Wednesday, March 16, 2011

Alice, I Think

I read Alice, I Think and Why Angels Fly: Humor in YA Fiction by Janet Kleinberg and Lynn Cockett. I think it will be easier if I go into my comments about the article and gradually flow into my reflections about the novel.
The article came into something interesting about when you don’t find certain things funny. "“She was one of a dozen girls he would have liked to know better . . . know bed-der . . . much bed-der . . .” (Mazer 5). Cristina specifically said, “I know the author put that in there to make me laugh, but it didn’t.”"
I understand why the participant didn't think it was funny. I think as a young adult (and still as an adult) you don't want to be seen as a sexual object, and the reality is that our mothers/teachers/caregivers will always tell you that boys only want one thing. You would probably hope that the sentiment isn't true, and it isn't particularly funny to reinforce that idea, especially if you are meant to identify with the character being pictured like that. I haven't read that book, but I can think of Alice, I Think, when Aubrey comes over and she (and her mother and father too) worries that he will take her "into the womanhood tent." And it turns out that Aubrey isn't that kind of guy. Or rather, he can't shut up long enough to think about it. 
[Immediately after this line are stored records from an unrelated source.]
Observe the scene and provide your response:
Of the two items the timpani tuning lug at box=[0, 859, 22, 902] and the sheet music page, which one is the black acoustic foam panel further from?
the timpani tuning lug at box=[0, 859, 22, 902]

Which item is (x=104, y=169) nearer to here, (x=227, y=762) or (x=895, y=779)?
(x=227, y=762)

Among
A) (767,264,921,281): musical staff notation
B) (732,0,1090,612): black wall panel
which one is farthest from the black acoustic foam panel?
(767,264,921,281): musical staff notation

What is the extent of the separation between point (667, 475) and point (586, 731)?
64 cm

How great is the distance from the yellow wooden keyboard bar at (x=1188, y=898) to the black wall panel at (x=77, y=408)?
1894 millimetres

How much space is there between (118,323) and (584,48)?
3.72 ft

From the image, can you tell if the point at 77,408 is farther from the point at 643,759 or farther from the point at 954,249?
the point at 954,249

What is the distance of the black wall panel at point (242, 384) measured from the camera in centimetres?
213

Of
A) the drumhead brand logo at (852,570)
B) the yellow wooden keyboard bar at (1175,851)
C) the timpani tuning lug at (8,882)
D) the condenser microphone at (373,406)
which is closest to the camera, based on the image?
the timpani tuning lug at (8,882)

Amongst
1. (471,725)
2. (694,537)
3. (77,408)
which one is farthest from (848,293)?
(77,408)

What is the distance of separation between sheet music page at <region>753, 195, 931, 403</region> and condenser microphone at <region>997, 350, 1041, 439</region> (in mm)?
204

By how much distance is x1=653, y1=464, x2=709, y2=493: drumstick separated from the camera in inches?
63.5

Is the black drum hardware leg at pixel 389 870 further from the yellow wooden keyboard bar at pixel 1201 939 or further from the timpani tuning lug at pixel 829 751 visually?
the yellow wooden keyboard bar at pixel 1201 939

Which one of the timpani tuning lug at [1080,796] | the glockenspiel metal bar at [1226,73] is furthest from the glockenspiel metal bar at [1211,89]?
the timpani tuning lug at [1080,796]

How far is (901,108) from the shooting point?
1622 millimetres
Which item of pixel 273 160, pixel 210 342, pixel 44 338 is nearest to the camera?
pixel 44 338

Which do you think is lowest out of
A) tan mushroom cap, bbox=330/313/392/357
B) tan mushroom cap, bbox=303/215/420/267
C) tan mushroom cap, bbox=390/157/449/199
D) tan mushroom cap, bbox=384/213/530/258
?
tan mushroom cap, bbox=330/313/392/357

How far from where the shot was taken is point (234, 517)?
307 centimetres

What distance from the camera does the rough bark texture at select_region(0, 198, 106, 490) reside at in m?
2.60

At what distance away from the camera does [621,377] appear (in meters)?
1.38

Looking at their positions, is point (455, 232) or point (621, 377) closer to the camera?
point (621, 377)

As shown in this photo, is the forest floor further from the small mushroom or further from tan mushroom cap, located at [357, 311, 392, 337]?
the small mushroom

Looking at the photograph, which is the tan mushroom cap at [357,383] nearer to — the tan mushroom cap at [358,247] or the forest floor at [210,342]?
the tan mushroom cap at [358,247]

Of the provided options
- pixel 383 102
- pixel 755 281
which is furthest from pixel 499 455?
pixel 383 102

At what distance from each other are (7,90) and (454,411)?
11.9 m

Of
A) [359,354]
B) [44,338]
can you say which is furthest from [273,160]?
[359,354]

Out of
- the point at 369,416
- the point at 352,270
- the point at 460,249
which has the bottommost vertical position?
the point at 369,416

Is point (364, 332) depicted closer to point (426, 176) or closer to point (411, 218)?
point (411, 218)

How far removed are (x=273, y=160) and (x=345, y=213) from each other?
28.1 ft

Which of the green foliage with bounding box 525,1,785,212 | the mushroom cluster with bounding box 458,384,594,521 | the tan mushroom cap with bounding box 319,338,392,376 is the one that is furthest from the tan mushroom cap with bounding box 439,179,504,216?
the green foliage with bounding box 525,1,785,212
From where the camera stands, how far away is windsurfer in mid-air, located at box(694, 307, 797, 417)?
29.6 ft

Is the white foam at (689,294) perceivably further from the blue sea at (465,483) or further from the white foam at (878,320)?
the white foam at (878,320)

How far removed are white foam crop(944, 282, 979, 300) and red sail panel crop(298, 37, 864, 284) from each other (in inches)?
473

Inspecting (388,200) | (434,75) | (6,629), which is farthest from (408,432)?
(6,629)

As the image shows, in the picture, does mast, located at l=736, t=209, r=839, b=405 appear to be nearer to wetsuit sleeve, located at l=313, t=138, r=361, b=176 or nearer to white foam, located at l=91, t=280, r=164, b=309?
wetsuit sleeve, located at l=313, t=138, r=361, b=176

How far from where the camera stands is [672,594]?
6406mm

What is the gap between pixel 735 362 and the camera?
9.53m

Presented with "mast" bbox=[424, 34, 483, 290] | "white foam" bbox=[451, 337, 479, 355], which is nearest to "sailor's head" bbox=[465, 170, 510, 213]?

Can humour be a genre? I want to say yes, knowing that many people will disagree with me. I know that you can have humour in any genre, in any book. What about a book that is overwhelming humorous, and was written for the humour, and nothing else? If the humour in Alice, I Think was removed to leave just the bear plot, I don't think it would be even vaguely interesting. I can't decide what kind of humour I felt with Alice, I Think, though. Was it superiority, because I find her narcissism and her "I'm a mature intellectual now because I read The Fellowship of the Ring. I am on page 2" and her ego and her fashion sense to be absolutely hilarious? I hope it's not because I think I'm superior. I think I was supposed to find her home life with a hippie mother and father funny, along with the fact that she is home schooled, but I didn't really. I know that is a result of my own personal experience-I know a handful of home schooled kinds and they are fine socially and intellectually. So I don't find those facts to be humorous by itself. I find Alice funny because of her narcissism. She is a cultural critic, has a..."unique" sense of fashion, and at one point is convinced that everyone is stealing from the bookstore. Is she a sociopath like some people say? No. Dexter is a sociopath, if you need a comparison. Sure, the book isn't realistic in some aspects, but it was funny, and I think it was meant for the humour. The mother got into a fight with Linda, and yes, it was weird, but it could happen. I don't think the mother is "crazy" for fighting back. If you came out to three kids terrorizing your daughter in your car (which happened to me when I was younger) and if you, as her mother, tried to stop them, and the psycho one hit you first, and you want to lie on the ground and take it, be my guest. I'll be crazy. But I won't be wearing a muumuu or tie-dye scarfs.